Bu karar öncesinde Merkez Bankası, aylık repo ihaleleri düzenleyerek faizin borç alanların belirlediği yüzde 15’le, gecelik ve geç likidite penceresinden olmak üzere yüzde 14.75’le olmak üzere ortalama yüzde 14.80’le para veriyordu zaten piyasaya. Bugünkü toplantıda bu, “tek faiz” olarak resmileştirildi.
Karmaşık bir görünümden tek faize geçilmesi gecikmiş ve yerinde bir karar.Bunun mevcut halde bir sıkılaştırma olduğu söylenemez.
Kaldı ki Merkez Bankası sadece repo penceresi değil, bir o kadar da swap kanalından da TL verdiği biliniyor. Banka orada da yüzde 15’le para verecekse bankalar Merkez Bankası’na swap kanalından döviz vermeye devam ederler mi bilmiyoruz? Yok o kanaldaki faizler düşük tutulacaksa “sadeleşmeden” ya da tek faizden bahsedebilecek miyiz?
Her neyse; nihai olarak bu faiz kararını veren ne Naci Ağbal ne de Para Politikası Kurulu olmadı; Cumhurbaşkanı izniyle olduğuna hiç şüphe yok. “Faizlerin enflasyon seviyesinde tutulması gereğini” söyleyerek faiz artışına yol verdiğini zımnen ilan etmişti.
Ekim ayında yüzde 10.25’lik faizi yüzde 2 puan artıramayan, arttırmasına izin verilemeyen Merkez Bankası’na TL harap olduktan sonra 4.75 puan izin verilmiş olması çok geç.
Merkez Bankası’nın bu faiz artırımı bile “yerinde” karşılansa da son üç aydaki üretici fiyatlarındaki artış ve enflasyon ivmesi, gelecek enflasyon konusunda “iyi olacak, hoş olacak” mesajlarıyla geçiştirilecek bir durum değil.

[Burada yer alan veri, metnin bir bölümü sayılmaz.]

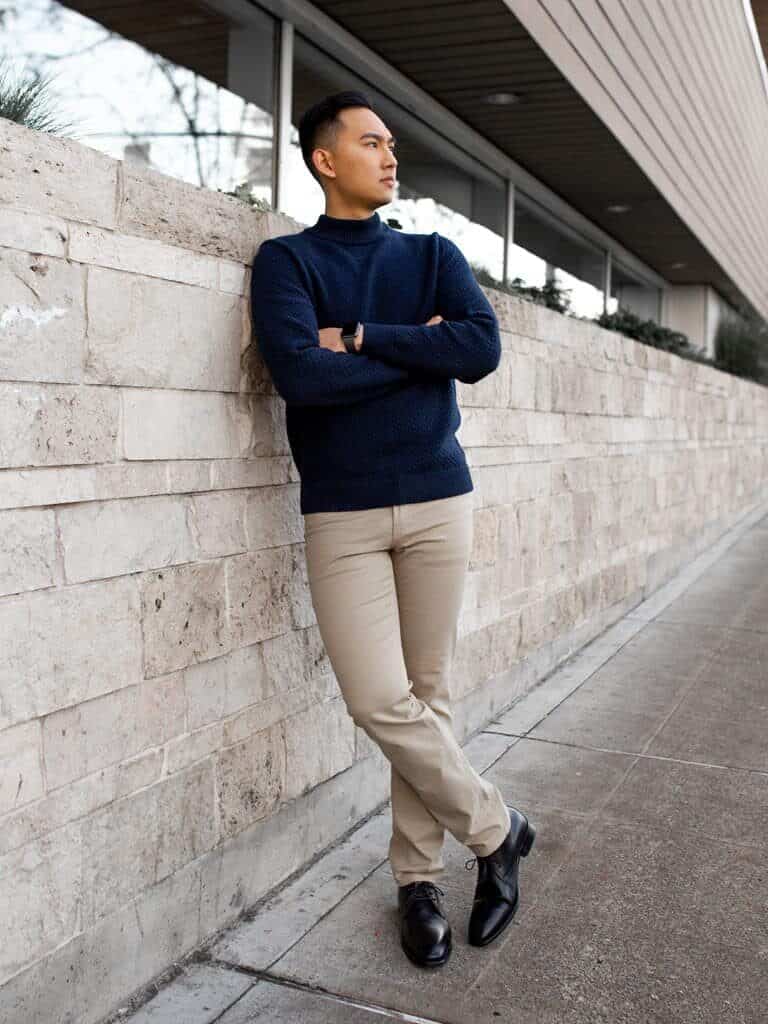 Person leaning on a brick wall and looking to the side.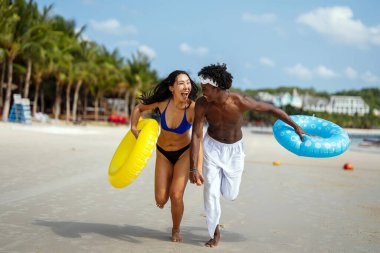 Tasasız yaz macerası. Genç, ırklar arası bir çift, güvenli seyahat sigortası ile güvence altına alınmış, tropikal tatillerinin keyfini çıkarıyorlar.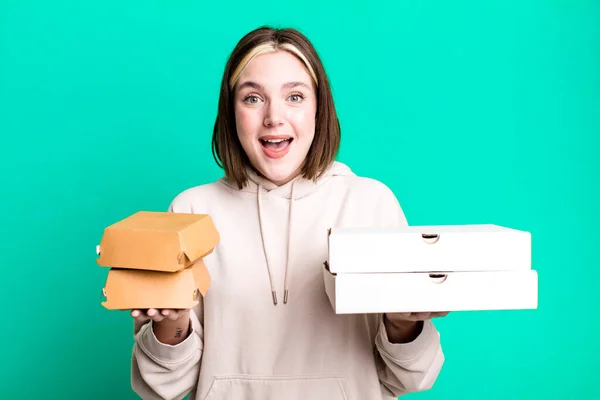 young pretty woman with pizza and burger boxes in the hands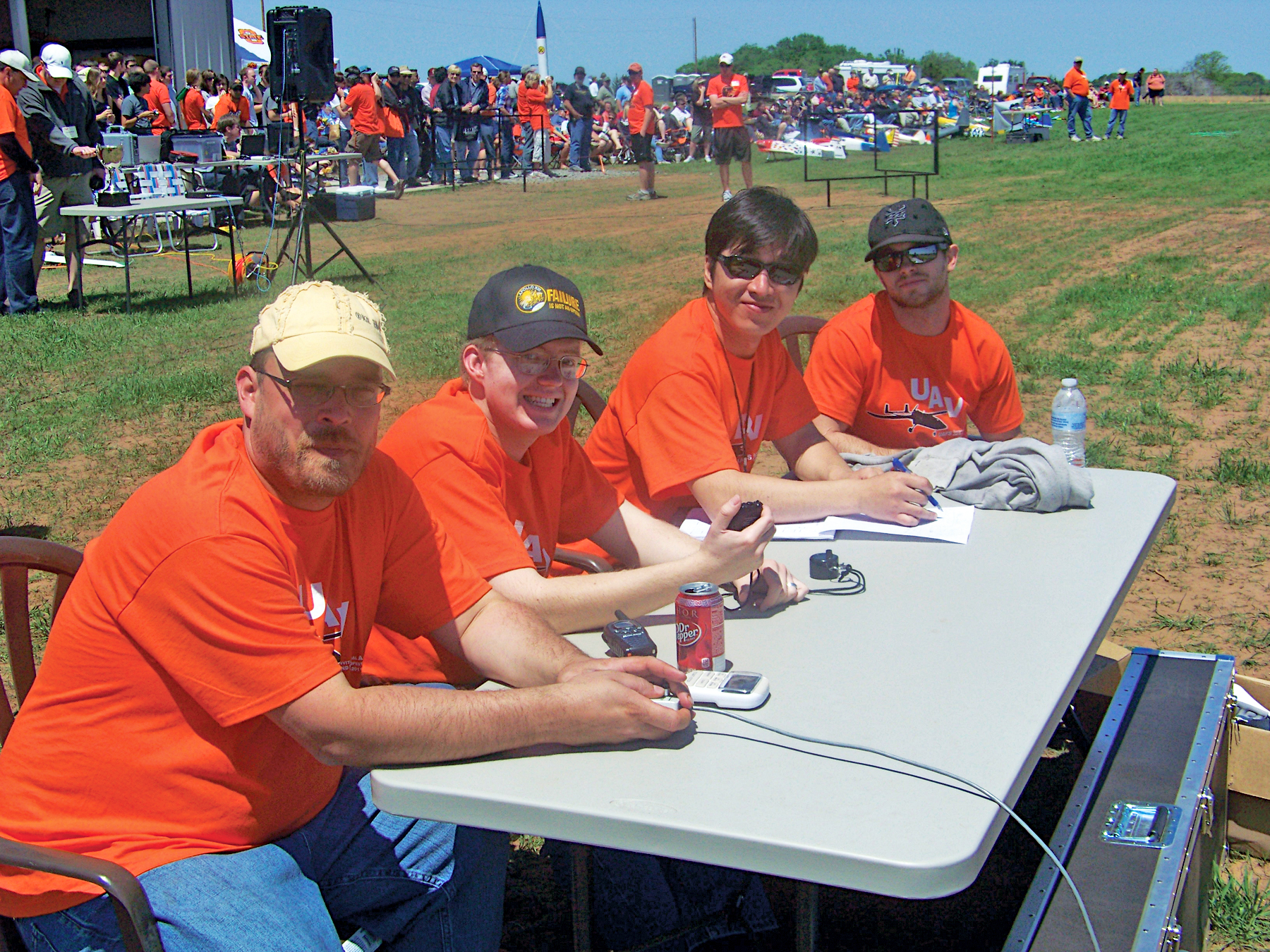Four men in orange shirts sit at an outdoor table, smiling at a crowded event.
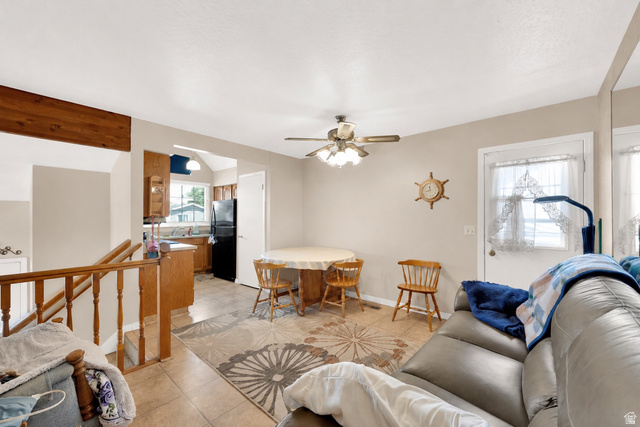 8029 Angel Street Sandy, UT 84070 - Photo 6 of 21 Open-concept living space featuring a ceiling fan, light-toned walls, and a tiled flooring surface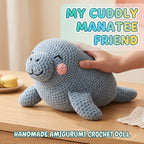 A handmade crocheted manatee doll in light blue-gray is shown on a wooden table with a human hand resting on its back. The image includes text overlays reading 'MY CUDDLY MANATEE FRIEND' and 'HANDMADE AMIGURUMI CROCHET DOLL'.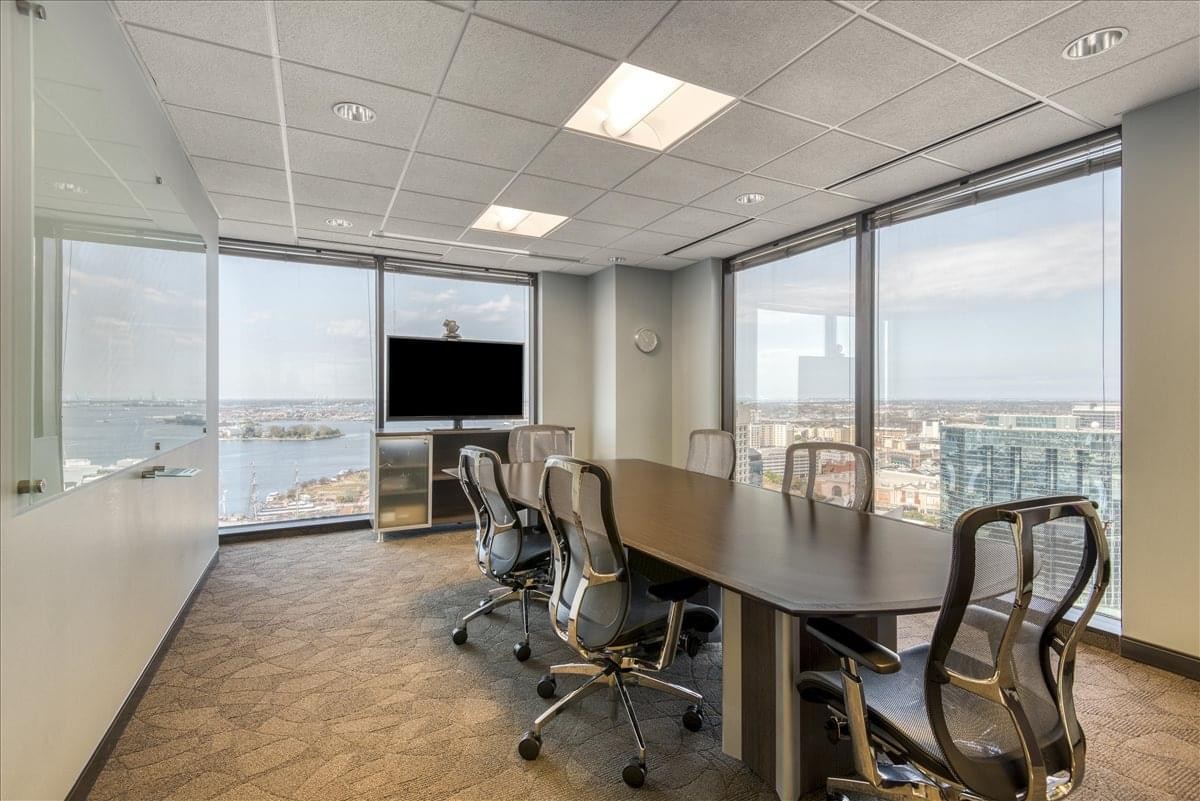 Spacious boardroom at 999 Waterside Drive with floor-to-ceiling windows and waterfront views.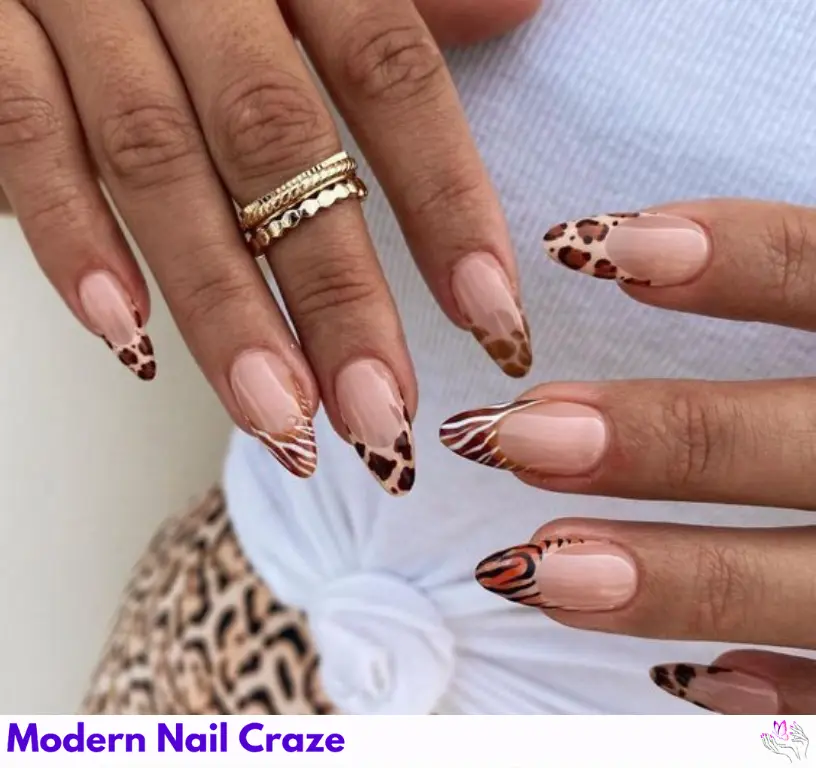 Gel French tips with jungle-inspired animal prints, offering a bold, stylish look.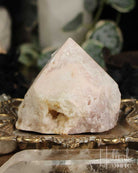 Rose Pink Amethyst Cut Base crystal on a decorative stand with blurred greenery in the background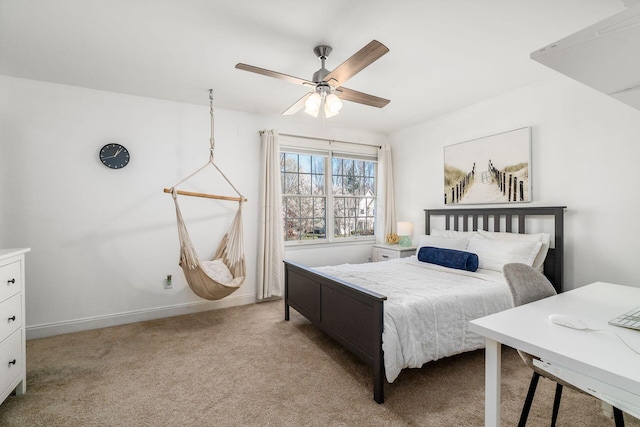 bedroom featuring baseboards, ceiling fan, and light carpet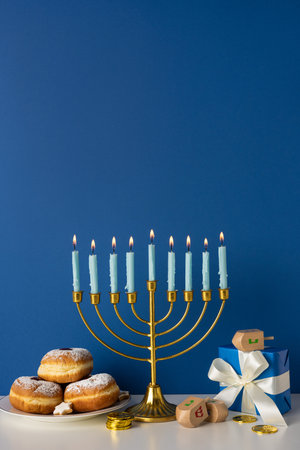 A vertical festive Hanukkah scene with a lit menorah, soft candle glow, donuts and coins, and wrapped gifts on a blue backdrop. Warm, celebratory mood suitable for holiday greetingsの写真素材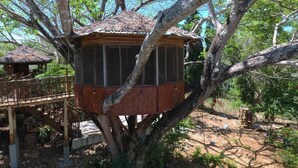 Ein Baumhaus mit einem Reetdach, umgeben von Bäumen und einer Holzterrasse.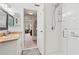 Bright bathroom featuring a shower with glass shelves, granite counters, and decorative touches at 688 Midway Dr # B, Ocala, FL 34472
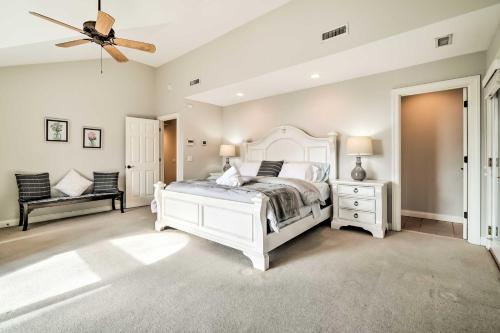 a bedroom with a white bed and a ceiling fan at Nashville Area Family Getaway with Private Pool! in Pegram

Merkez Bankası dünkü toplantı karar açıklamasındaki metin, “Kasım ayına ilişkin takip edilen veriler, enflasyonda yakın dönemdeki döviz kuru oynaklığı kaynaklı bir yükselişe işaret etmekle birlikte, para politikasındaki kararlı duruşla beraber bu artışın geçici olacağı değerlendirilmektedir” biçiminde ve fazlasıyla enflasyon ivmesini hafife alır nitelikte.
TÜFE bazlı enflasyonun son 3 aydaki ortalaması yüzde 17’lik bir ivme gösterirken, üretici fiyatları bazlı enflasyonun ise son 3 aydaki ortalaması yüzde 30’un üzerinde.
Bu enflasyon ivmesinin en son ekim enflasyonu da hesaba katılarak hesaplandığı, Kasım ayında da kur artışının devam ettiği, yükseldiği ve yeniden Ekim seviyelerine geri döndüğü dikkate alınırsa geçmişteki maliyet etkisinin ortadan kalkmadığı, yüzde 15’lik faizin de frenlemeye yetmeyeceği açık.